Your insurance policy: build on API-first, headless infrastructure. When GraphRAG becomes table stakes, you'll integrate it in days, not months.

Conclusion

Your content creation software choices aren't about features anymore. They're about whether your content gets cited when AI answers questions in your niche.

Here's what matters: every tool, every workflow needs to feed the RAG pipeline. Not because it's trendy, because AI systems are already deciding which content gets used and which gets ignored. The #1 organic position lost 65.3% of its click-through rate since AI Overviews launched [Source: ziptie.dev]. Traditional rankings still open doors, but citation is what closes deals.

You don't need to code. You need to think structurally when you pick content creation software. Choose tools that output chunked, machine-readable content. Build workflows that separate writing from technical optimization. Track how often you get cited, not just how many people visit.

The 7-day plan isn't ambitious. It's the minimum to stay visible. Pick one content type, chunk it correctly, add structured data, distribute it strategically, and measure what AI systems actually retrieve.

Your next step: Open your content calendar. Pick one high-value asset. Run it through the 5-stage pipeline this week. Track citations. Scale what works.

The RAG era rewards action over perfection.

Frequently Asked Questions

How to make $10,000 a month on OnlyFans?

You need multiple revenue streams working together: subscriptions, tips, pay-per-view content, and direct messages. Most creators hitting $10K monthly have 500-2,000 active subscribers, but the number alone doesn't tell the story.

This is a real business, not passive income. You're looking at daily content creation, community management, and marketing across multiple platforms. The content creation software you choose, editing tools, scheduling platforms, analytics, directly determines whether you can maintain this pace without burning out.

How many OnlyFans subscribers do you need to make $1000?

The typical range is $5-$10 per subscriber monthly when you combine subscriptions with tips and PPV content. So you'd need roughly 100-200 active subscribers to hit $1,000 per month.

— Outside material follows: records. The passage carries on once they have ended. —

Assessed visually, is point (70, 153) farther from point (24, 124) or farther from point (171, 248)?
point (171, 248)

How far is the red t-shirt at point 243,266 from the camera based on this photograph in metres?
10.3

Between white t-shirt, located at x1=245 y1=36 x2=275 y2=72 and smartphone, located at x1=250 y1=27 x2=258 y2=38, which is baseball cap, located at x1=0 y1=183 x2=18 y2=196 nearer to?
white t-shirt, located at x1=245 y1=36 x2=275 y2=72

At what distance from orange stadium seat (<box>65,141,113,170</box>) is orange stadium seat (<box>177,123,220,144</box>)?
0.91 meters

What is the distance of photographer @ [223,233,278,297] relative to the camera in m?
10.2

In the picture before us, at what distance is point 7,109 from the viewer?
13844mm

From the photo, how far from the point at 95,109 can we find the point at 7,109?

But subscriber count is just one piece. Engagement rate, content pricing strategy, and retention matter more than raw numbers. A creator with 100 engaged subscribers often outrearns someone with 500 passive ones.

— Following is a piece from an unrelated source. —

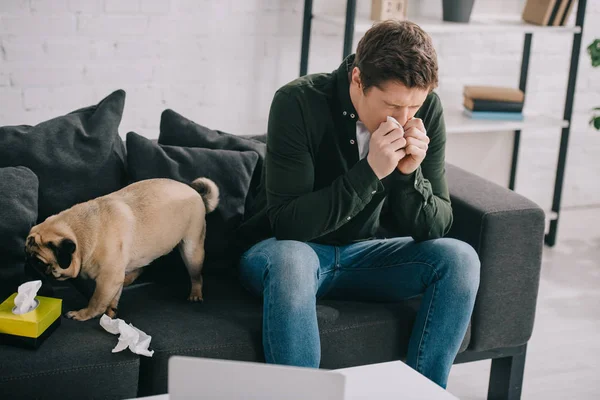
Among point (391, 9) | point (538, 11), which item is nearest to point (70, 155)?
point (391, 9)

How to start content creation as a beginner?

Pick one platform and one content format you can actually sustain long-term.

Look at what you already have, knowledge, perspective, existing assets. Identify 3-5 core topics where you've got something real to say. Then implement a simplified version of the 7-Day RAG Pipeline Plan: set up basic research feeds (day 1-2), choose one authoring tool and create your first piece (day 3-4), optimize it with clear structure and self-contained sections (day 5-6), then distribute and measure (day 7).

Your goal in the first 30 days isn't perfection. It's consistency and learning what your audience actually responds to.

How many views does a YouTube video need to make $1000?

YouTube CPM (cost per thousand views) typically runs $3-$5 for most niches, so you'd need roughly 200,000-330,000 views to earn $1,000.

Revenue swings wildly by niche. Finance and B2B SaaS content can hit $15-$25 CPM, while entertainment often sits below $2. These numbers assume you're monetized and account for YouTube's 45% revenue share.

The shift to AI-driven discovery changes the game. Optimizing for both traditional YouTube search and LLM citation is now necessary for sustainable view growth, not optional.